Data:
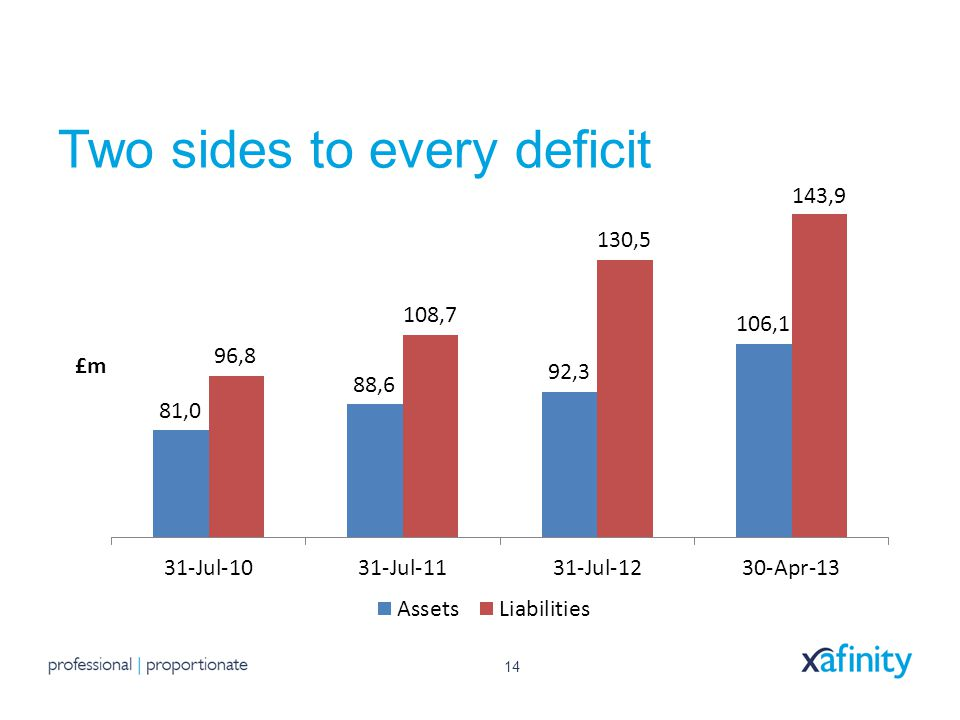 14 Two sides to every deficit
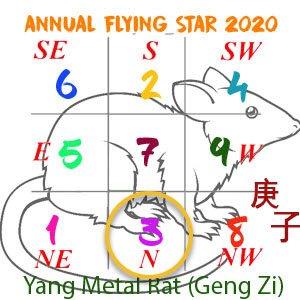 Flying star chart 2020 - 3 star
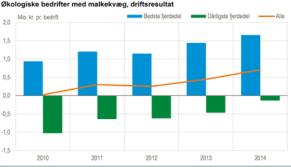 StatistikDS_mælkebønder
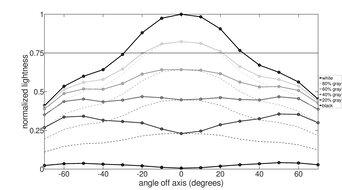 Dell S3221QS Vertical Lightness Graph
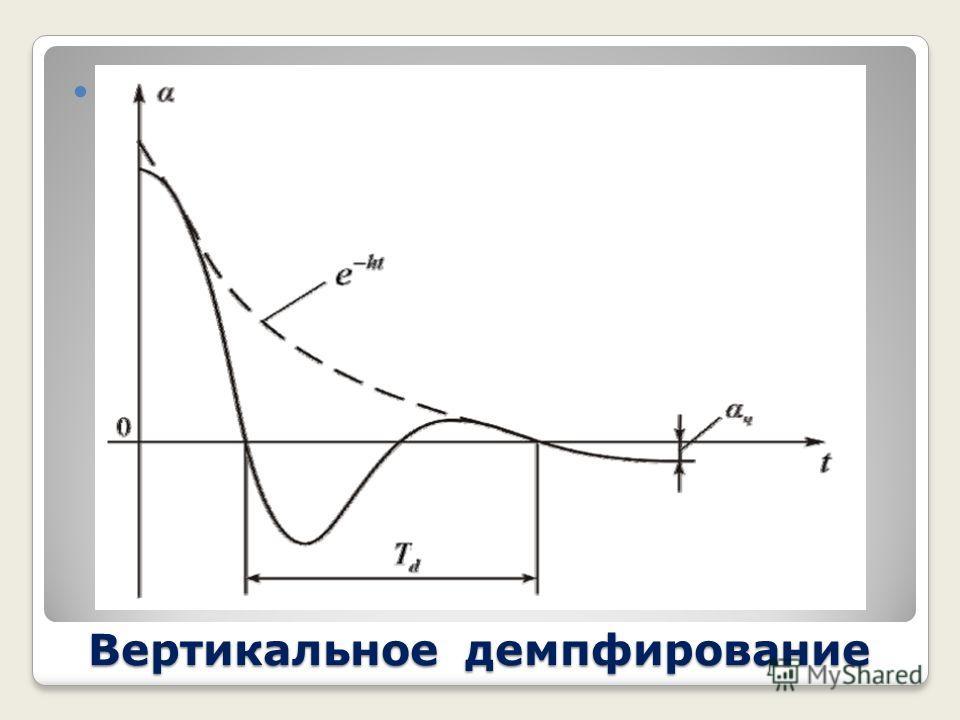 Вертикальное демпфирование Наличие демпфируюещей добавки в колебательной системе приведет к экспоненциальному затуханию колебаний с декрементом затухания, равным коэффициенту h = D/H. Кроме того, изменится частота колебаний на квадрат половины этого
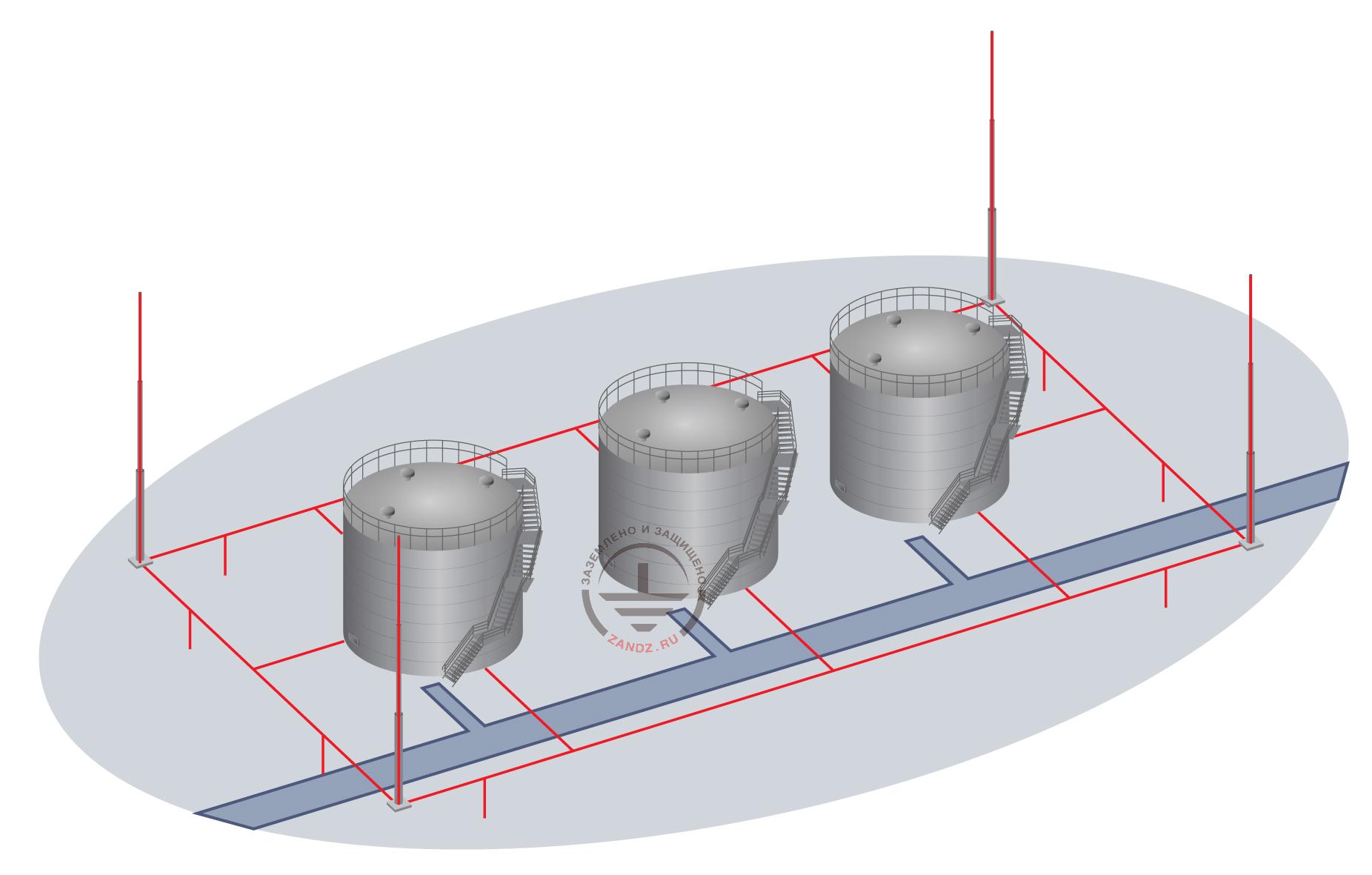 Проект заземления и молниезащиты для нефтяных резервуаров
==
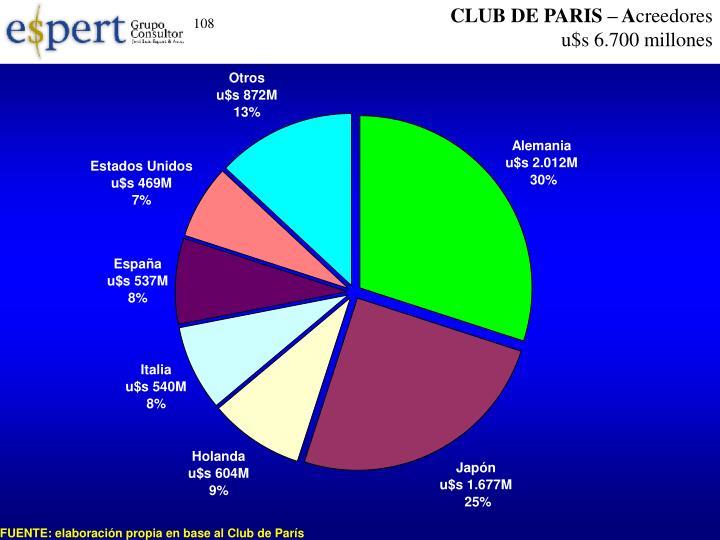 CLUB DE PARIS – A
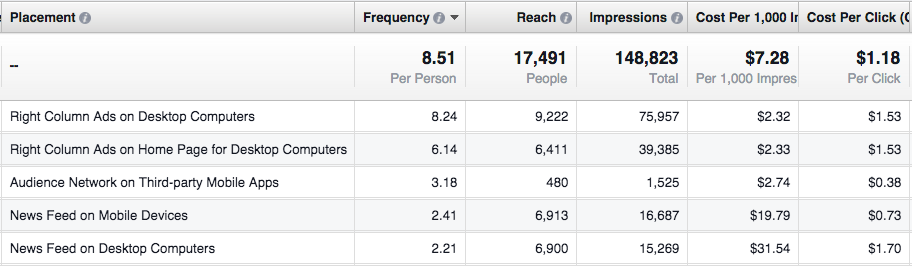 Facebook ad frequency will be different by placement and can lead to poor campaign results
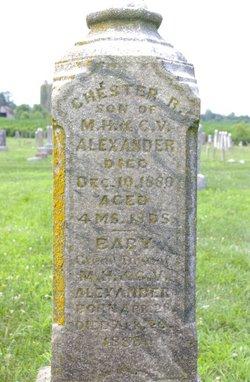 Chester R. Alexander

What to work on:
Output exactly those lines of the data above that run from the line with "14 Two sides to every deficit" up to and including the line with "Проект заземления и". No pictures go in.

Your solution:
 14 Two sides to every deficit
 Flying star chart 2020 - 3 star
 StatistikDS_mælkebønder
 Dell S3221QS Vertical Lightness Graph
 Вертикальное демпфирование Наличие демпфируюещей добавки в колебательной системе приведет к экспоненциальному затуханию колебаний с декрементом затухания, равным коэффициенту h = D/H. Кроме того, изменится частота колебаний на квадрат половины этого
 Проект заземления и молниезащиты для нефтяных резервуаров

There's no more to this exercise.